▶ _Stated task_
Copy each of the following items verbatim, keeping every line in its original order.

▶ _Dataset_
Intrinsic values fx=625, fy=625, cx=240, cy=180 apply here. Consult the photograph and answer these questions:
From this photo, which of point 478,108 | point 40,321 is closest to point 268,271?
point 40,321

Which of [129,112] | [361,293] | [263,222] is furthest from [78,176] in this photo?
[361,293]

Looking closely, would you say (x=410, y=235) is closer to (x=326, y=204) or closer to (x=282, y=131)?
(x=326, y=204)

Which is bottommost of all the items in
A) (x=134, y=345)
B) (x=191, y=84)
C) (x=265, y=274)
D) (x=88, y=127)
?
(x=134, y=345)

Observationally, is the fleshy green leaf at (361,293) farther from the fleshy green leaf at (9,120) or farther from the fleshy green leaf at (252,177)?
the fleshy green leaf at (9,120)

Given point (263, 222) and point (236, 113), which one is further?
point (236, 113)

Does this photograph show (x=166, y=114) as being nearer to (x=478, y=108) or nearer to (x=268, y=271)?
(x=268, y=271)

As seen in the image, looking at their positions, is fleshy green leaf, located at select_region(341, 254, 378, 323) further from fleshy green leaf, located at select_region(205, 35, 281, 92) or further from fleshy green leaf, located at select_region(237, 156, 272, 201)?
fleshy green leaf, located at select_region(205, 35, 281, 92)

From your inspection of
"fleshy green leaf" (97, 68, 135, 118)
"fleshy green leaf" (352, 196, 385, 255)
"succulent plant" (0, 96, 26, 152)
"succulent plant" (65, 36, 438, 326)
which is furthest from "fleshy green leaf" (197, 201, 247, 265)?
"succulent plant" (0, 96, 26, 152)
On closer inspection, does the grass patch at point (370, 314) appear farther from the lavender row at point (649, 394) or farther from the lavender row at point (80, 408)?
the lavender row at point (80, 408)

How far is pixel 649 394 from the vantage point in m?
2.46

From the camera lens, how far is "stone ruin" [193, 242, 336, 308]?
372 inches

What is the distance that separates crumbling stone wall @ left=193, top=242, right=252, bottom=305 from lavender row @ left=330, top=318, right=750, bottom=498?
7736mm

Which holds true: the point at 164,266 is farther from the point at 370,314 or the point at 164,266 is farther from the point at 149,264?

▶ _Expected output_
Intrinsic values fx=625, fy=625, cx=240, cy=180 apply here. Consult the photograph and answer these questions:
From this photo, which of point 478,108 | point 40,321 is closest to point 268,271?
point 40,321

Which of [129,112] | [361,293] | [263,222] is furthest from [78,176] in this photo?
[361,293]

Looking closely, would you say (x=410, y=235) is closer to (x=326, y=204) or closer to (x=282, y=131)?
(x=326, y=204)

Which is bottommost of all the items in
A) (x=134, y=345)
B) (x=191, y=84)
C) (x=265, y=274)
D) (x=88, y=127)
?
(x=134, y=345)

Observationally, is the fleshy green leaf at (361,293) farther from the fleshy green leaf at (9,120) or farther from the fleshy green leaf at (252,177)?
the fleshy green leaf at (9,120)

Given point (263, 222) and point (236, 113), which one is further?
point (236, 113)

Does this photograph show (x=166, y=114) as being nearer to (x=478, y=108) or nearer to (x=268, y=271)?
(x=268, y=271)

As seen in the image, looking at their positions, is fleshy green leaf, located at select_region(341, 254, 378, 323) further from fleshy green leaf, located at select_region(205, 35, 281, 92) or further from fleshy green leaf, located at select_region(237, 156, 272, 201)?
fleshy green leaf, located at select_region(205, 35, 281, 92)

From your inspection of
"fleshy green leaf" (97, 68, 135, 118)
"fleshy green leaf" (352, 196, 385, 255)
"succulent plant" (0, 96, 26, 152)
"succulent plant" (65, 36, 438, 326)
which is furthest from "fleshy green leaf" (197, 201, 247, 265)?
"succulent plant" (0, 96, 26, 152)
On closer inspection, does the grass patch at point (370, 314) appear farther from the lavender row at point (649, 394) or farther from the lavender row at point (80, 408)?
the lavender row at point (80, 408)

How far is pixel 649 394 from the vantage point in m?
2.46

From the camera lens, how far is "stone ruin" [193, 242, 336, 308]?
372 inches

What is the distance that separates crumbling stone wall @ left=193, top=242, right=252, bottom=305 from lavender row @ left=330, top=318, right=750, bottom=498?
7736mm

Which holds true: the point at 164,266 is farther from the point at 370,314 or the point at 164,266 is farther from the point at 149,264?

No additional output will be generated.